Come mai tutti, senza essere dotati di una laurea in scienze politiche o discipline affini, sappiamo queste cose, ma le ascoltiamo solo ora?


La spiegazione è semplice ed è da collegarsi a due fattori comunissimi: denaro e interessi.


Perché come affermato da Draghi, questi Paesi o questi personaggi politici servono, sono utili.


L’Italia ha stipulato un accordo commerciale con la Cina (la famigerata “nuova via della seta”) e non si è certamente preoccupata di metterlo in discussione, in un secondo momento, dopo quanto emerso sul trattamento inflitto agli Uiguri. Infatti, gli investimenti promessi da Pechino sono fondamentali per le imprese italiane.


Il modo discutibile con cui Putin è salito alla guida di Mosca è facilmente apprendibile dai numerosi documentari che sono stati messi in onda sul KGB e l’Unione Sovietica. Nonostante ciò, la Germania (tra i primi Paesi promotori dell’accordo Nord Stream 2) potrebbe anche deludere i moniti della Nato e degli USA sul non proseguire questa trattativa. Eppure, Angela Merkel è stata tra le prime leaders europee a comminare sanzioni economiche alla Russia dopo i fatti nel Donbass e in Crimea.


Non si parli poi dei famigerati e onnipresenti Stati Uniti d’America. Un vecchio detto, ripetuto quasi all’infinito in film e comizi, recita “Dio benedica l’America”. Si, ma di quale America parliamo? Di quella che ha vinto la segregazione razziale (forse solo dal punto di vista legislativo e mai sociale) e che ha aiutato l’alleata Europa a rialzarsi dopo la Seconda Guerra Mondiale? Oppure ci riferiamo a quel Paese che ha invaso arbitrariamente il Vietnam, ha sganciato due bombe nucleari sul Giappone e ha usato un importante pretesto umanitario per assecondare la sua egoistica sete di petrolio in Iraq?


Guardandosi intorno, tutti i Paesi, chi più chi meno, hanno i loro scheletri nell’armadio. La vera ipocrisia, forse, deriva da quella frase troppo spesso ricorrente che afferma che “sono i vincitori a scrivere la storia”. Ergo, sono loro a dettare il buono e il cattivo tempo nell’ordine geopolitico mondiale e a fissare i parametri che regolano le maggiori organizzazioni internazionali.

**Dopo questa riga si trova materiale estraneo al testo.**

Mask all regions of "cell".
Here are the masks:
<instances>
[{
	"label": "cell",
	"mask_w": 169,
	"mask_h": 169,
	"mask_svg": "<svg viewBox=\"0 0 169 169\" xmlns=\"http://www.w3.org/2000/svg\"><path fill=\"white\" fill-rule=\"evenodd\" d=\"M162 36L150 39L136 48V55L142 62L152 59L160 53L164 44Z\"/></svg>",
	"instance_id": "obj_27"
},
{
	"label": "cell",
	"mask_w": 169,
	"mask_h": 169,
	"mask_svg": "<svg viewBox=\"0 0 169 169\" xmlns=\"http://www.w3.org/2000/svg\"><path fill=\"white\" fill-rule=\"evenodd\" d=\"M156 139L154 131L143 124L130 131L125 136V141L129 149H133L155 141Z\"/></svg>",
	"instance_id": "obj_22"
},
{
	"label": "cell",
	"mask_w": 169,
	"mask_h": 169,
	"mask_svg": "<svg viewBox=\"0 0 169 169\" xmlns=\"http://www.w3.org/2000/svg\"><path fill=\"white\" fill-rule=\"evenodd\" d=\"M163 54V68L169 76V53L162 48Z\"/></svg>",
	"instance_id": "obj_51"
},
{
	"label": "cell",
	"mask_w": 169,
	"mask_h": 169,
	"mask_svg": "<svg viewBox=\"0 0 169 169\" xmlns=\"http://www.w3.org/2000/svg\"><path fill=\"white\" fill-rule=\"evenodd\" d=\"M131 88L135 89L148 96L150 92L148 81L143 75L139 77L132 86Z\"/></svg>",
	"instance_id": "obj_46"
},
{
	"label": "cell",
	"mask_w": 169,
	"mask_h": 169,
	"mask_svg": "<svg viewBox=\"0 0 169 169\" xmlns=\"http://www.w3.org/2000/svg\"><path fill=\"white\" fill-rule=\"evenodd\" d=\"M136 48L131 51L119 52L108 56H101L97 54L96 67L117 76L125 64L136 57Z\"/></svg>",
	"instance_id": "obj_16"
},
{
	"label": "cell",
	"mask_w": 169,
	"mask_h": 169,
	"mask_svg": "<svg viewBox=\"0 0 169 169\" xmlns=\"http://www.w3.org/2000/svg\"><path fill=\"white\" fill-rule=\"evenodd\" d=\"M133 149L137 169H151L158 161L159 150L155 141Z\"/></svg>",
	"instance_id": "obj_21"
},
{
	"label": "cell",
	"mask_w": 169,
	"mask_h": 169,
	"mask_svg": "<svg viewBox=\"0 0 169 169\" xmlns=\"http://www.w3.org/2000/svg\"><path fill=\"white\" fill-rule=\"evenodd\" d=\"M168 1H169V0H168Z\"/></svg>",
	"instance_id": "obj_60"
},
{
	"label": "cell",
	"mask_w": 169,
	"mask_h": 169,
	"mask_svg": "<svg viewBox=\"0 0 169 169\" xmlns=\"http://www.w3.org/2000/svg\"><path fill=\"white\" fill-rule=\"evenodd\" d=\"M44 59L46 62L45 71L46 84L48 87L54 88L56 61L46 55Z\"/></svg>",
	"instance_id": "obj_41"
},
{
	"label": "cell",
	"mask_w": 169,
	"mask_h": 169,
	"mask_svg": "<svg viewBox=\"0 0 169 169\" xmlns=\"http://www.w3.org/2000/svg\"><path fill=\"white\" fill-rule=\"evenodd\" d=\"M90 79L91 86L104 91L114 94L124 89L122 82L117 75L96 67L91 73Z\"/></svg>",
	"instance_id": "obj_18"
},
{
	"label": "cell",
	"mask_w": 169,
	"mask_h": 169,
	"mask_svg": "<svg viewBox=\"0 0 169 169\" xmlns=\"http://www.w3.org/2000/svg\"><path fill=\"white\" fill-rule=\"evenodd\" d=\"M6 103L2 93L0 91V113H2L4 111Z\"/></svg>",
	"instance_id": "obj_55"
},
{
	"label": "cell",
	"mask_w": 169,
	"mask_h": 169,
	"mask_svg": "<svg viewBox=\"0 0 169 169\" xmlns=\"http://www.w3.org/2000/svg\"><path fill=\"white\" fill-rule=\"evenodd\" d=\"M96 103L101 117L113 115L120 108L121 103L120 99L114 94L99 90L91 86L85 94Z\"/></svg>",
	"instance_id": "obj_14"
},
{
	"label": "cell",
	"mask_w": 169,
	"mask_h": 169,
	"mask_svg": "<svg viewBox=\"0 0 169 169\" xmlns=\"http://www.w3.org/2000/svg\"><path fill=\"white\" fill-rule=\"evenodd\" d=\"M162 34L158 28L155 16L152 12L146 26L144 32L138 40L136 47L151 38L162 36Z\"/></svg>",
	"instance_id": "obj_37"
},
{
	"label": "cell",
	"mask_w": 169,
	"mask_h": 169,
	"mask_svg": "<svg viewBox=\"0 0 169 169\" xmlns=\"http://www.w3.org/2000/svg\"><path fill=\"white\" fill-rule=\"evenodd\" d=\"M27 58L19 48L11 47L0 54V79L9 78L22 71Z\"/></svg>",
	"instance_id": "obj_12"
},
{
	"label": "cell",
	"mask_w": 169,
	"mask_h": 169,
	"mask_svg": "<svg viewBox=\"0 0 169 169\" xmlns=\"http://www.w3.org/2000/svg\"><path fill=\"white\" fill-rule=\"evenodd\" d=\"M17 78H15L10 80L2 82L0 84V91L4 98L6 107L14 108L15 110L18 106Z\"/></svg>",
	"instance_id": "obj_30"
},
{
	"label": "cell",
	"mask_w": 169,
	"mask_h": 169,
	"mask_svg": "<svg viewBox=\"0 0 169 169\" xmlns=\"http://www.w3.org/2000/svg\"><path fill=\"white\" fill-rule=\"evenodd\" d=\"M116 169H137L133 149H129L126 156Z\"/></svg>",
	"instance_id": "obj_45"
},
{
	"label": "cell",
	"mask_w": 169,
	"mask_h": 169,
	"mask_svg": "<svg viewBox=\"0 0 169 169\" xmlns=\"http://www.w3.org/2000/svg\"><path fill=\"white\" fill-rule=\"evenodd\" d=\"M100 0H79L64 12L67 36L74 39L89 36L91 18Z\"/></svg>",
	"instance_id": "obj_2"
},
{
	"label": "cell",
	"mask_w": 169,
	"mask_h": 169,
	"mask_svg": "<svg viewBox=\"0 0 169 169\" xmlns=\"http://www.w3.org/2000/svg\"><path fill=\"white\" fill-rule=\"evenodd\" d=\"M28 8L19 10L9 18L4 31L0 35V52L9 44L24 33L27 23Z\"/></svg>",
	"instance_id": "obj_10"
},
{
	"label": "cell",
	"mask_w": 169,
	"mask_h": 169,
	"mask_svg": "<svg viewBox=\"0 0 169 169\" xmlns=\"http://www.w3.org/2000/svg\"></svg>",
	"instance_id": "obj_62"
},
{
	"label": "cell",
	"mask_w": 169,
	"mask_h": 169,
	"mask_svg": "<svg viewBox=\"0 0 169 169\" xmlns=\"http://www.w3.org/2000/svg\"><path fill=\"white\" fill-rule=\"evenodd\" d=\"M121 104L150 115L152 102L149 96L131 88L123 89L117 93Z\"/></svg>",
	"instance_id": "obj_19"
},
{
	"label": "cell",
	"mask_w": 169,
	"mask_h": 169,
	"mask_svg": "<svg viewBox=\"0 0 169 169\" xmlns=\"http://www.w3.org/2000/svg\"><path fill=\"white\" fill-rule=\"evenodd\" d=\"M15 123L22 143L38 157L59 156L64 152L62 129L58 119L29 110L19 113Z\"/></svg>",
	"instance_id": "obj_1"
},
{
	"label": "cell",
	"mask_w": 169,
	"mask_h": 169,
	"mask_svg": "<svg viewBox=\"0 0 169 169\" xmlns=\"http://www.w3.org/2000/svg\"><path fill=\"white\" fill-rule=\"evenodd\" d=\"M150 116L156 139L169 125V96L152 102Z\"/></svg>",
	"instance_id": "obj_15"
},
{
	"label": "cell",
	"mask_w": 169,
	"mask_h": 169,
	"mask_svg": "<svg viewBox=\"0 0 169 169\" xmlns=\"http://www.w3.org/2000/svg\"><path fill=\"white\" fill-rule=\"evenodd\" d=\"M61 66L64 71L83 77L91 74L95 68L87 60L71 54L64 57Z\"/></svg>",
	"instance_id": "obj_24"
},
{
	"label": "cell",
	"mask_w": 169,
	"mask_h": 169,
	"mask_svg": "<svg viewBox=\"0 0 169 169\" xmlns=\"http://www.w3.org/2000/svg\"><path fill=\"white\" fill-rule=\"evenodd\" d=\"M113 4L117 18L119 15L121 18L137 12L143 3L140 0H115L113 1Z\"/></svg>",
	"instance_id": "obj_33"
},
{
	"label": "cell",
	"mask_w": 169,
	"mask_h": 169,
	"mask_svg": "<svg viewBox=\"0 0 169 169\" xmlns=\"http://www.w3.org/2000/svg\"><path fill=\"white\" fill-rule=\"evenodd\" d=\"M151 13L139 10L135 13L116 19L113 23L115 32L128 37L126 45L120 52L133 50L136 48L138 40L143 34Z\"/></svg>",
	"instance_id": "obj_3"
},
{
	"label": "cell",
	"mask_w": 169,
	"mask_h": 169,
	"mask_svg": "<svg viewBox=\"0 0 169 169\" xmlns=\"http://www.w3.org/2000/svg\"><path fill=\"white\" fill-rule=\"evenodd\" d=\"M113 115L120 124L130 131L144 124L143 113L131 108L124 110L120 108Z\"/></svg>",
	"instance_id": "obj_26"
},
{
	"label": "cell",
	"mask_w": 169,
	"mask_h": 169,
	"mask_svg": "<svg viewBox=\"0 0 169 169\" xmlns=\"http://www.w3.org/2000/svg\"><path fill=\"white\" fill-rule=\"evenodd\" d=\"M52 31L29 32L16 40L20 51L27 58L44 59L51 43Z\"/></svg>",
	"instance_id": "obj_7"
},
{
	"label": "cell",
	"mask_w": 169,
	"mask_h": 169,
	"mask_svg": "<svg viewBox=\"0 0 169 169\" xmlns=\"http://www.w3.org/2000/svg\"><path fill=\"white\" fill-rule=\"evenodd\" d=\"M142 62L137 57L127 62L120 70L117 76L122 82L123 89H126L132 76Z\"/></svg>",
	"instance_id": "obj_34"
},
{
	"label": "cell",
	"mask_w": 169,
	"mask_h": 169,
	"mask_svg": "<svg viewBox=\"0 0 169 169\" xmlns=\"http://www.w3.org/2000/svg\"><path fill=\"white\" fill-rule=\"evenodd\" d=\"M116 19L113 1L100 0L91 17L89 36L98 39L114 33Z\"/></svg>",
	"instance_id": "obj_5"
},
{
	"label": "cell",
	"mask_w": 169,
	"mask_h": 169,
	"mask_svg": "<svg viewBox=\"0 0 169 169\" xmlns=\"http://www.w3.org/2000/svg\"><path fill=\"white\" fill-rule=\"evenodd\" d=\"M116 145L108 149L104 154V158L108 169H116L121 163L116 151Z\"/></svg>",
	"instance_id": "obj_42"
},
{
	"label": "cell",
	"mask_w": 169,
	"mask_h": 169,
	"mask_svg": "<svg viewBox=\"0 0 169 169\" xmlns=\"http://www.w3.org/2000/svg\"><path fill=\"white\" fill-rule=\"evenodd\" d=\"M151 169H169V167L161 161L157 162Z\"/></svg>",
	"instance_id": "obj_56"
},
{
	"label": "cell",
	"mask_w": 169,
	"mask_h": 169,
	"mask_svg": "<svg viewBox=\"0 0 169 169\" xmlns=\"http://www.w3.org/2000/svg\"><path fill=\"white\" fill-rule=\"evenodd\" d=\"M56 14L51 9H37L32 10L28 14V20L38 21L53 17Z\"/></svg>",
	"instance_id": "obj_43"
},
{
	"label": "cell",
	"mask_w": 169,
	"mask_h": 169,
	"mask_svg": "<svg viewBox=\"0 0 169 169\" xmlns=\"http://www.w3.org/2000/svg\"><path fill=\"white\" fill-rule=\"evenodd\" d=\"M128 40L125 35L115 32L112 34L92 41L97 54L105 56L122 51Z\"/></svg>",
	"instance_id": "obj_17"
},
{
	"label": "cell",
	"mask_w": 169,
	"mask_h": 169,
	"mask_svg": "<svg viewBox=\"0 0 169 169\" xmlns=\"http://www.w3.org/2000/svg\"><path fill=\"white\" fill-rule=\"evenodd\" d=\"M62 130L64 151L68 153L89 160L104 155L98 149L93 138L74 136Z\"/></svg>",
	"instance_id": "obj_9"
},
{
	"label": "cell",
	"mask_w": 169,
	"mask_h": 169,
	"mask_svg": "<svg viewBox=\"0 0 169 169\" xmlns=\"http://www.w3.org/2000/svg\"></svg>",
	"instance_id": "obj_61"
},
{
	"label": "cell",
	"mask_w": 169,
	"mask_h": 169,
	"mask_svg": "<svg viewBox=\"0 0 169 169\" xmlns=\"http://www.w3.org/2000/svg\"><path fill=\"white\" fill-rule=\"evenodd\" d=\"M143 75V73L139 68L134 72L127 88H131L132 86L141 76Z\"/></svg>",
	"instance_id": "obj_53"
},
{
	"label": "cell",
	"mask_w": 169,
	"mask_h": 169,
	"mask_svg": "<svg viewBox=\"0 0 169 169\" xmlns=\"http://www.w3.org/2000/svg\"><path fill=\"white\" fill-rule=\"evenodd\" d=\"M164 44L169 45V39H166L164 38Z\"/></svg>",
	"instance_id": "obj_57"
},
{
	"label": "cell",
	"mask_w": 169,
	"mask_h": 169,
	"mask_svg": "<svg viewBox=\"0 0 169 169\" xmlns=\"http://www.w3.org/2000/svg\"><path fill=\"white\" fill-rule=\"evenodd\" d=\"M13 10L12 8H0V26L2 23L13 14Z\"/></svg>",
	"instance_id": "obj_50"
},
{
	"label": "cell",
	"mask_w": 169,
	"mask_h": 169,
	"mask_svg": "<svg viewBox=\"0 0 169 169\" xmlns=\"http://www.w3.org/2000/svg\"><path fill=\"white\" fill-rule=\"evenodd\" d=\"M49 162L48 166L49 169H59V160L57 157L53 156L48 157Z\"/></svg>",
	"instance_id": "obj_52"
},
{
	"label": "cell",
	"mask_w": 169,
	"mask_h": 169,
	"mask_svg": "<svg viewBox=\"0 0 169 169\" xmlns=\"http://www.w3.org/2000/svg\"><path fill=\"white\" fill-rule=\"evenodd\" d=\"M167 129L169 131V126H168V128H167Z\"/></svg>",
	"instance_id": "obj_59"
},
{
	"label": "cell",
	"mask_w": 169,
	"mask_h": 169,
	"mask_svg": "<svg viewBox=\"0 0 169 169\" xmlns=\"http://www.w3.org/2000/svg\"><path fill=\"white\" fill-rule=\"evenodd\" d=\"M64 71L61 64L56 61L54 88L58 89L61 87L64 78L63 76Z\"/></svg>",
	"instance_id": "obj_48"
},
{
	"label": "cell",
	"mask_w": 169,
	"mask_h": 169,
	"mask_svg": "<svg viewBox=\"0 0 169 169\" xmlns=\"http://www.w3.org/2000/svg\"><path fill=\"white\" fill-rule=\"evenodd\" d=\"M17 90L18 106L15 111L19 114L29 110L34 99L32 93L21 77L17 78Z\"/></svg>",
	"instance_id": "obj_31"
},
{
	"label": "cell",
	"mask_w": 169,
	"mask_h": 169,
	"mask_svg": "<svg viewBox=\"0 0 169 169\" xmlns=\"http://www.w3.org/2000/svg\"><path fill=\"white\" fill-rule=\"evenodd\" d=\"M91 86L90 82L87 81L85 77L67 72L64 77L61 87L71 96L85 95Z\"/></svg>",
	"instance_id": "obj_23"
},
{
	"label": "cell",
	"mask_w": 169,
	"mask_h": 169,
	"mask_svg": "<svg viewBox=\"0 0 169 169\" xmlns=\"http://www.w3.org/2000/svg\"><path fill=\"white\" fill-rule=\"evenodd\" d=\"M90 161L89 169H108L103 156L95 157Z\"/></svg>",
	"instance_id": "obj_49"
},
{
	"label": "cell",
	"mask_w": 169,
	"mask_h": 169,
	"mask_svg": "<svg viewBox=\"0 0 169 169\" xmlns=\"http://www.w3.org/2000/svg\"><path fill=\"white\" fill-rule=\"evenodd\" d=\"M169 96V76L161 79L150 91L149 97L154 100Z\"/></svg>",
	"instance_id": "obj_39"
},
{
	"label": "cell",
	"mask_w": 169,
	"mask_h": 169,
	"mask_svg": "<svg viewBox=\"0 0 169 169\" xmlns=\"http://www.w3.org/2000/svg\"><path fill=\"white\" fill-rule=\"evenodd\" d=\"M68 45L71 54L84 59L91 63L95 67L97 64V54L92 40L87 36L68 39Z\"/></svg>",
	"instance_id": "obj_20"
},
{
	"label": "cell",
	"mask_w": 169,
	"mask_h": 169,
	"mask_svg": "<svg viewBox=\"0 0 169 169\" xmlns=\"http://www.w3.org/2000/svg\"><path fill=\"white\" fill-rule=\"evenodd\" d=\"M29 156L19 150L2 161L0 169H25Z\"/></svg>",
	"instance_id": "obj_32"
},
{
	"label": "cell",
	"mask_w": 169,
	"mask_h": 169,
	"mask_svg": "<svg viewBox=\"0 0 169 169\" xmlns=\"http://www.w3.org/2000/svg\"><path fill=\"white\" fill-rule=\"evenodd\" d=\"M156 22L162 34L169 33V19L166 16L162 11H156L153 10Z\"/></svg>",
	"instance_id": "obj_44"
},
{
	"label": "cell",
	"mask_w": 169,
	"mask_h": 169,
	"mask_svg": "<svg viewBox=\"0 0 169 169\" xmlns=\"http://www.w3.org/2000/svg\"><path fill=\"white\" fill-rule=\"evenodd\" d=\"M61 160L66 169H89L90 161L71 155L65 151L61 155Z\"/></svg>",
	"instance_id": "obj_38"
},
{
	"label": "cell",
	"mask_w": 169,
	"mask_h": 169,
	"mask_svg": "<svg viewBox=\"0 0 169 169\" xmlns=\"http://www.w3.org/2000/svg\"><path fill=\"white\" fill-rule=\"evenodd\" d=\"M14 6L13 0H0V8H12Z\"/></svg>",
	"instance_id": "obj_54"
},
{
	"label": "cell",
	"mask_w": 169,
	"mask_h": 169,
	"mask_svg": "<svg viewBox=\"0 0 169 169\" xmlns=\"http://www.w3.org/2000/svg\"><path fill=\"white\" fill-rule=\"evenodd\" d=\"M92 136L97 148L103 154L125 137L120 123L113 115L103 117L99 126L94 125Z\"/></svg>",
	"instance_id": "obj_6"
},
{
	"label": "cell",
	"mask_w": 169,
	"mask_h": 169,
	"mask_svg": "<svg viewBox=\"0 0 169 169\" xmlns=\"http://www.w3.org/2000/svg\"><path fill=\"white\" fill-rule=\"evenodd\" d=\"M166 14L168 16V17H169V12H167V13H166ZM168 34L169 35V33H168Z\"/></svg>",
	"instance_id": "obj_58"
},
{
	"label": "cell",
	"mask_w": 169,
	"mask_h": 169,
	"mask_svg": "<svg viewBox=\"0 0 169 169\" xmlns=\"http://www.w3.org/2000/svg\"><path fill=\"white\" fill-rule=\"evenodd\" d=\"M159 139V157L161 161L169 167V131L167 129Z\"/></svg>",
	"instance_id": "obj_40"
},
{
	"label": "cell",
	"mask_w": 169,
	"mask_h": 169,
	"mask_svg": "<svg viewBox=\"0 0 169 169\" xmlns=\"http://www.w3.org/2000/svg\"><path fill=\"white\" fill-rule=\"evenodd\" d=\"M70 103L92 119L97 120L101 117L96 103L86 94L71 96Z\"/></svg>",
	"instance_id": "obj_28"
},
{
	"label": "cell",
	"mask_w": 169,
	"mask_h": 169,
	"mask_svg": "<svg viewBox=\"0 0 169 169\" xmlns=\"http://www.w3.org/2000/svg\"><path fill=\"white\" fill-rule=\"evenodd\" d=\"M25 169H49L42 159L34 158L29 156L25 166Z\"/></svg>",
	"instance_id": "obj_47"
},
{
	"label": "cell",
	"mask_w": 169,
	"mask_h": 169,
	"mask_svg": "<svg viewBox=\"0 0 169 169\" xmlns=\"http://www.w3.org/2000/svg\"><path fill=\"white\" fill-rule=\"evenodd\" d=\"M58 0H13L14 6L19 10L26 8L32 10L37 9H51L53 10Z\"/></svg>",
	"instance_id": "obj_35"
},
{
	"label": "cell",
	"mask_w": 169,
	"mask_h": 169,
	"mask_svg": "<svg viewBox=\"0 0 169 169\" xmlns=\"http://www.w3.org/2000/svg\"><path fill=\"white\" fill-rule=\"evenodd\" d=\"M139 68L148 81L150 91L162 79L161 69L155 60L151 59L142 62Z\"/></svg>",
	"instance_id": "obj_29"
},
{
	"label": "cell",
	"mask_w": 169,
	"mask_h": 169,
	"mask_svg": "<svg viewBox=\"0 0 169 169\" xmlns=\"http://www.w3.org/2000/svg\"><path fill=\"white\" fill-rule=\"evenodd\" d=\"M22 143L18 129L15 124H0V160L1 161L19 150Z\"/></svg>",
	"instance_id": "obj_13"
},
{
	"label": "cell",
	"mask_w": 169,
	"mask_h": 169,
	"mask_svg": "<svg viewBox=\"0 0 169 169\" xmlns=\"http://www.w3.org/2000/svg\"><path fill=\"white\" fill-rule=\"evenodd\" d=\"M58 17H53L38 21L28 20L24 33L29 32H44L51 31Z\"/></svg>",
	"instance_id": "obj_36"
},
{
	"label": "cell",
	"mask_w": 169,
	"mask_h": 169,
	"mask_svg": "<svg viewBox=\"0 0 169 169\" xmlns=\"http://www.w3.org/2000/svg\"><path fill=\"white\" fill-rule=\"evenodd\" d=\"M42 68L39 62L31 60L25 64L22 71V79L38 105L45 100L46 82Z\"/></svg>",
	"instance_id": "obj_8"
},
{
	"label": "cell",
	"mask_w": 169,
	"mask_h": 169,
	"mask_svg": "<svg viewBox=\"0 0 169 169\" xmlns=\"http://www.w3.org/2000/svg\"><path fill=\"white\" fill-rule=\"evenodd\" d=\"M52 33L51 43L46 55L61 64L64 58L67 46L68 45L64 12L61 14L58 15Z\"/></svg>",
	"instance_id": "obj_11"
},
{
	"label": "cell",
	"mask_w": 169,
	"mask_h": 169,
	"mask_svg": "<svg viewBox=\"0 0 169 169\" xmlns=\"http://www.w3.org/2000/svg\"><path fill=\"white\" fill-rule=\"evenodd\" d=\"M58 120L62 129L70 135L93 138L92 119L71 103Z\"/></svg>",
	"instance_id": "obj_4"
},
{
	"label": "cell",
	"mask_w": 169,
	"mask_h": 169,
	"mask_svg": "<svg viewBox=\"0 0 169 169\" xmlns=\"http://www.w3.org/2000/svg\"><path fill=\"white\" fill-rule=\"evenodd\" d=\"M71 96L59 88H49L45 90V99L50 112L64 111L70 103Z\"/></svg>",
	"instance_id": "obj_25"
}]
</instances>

Si pensi anche alla stessa Unione Europea che nonostante la strenua difesa di valori democratici ha ammesso e continua a lasciare impuniti i continui blocchi di voto in materia di immigrazione e di accoglienza di Paesi come Ungheria o Polonia.


Al netto di queste considerazioni, una sola eredità di pensiero se possibile. Ricordiamo che avere meno tragiche eredità sulla coscienza non significa poter dettare leggi, ma forse dare un minimo senso di responsabilità ad altri Paesi perché tutti sono utili. Infatti, la sopravvivenza politica di uno Stato passa da accordi e intese strategiche con chiunque risulti partner fondamentale.


E a tal proposito, ci si domanda quanto l’Italia, con le sue aziende presenti in Turchia, potrà fare a meno di certe risorse economiche che oggi più che mai diventano fondamentali per la salvezza dell’economia di Roma.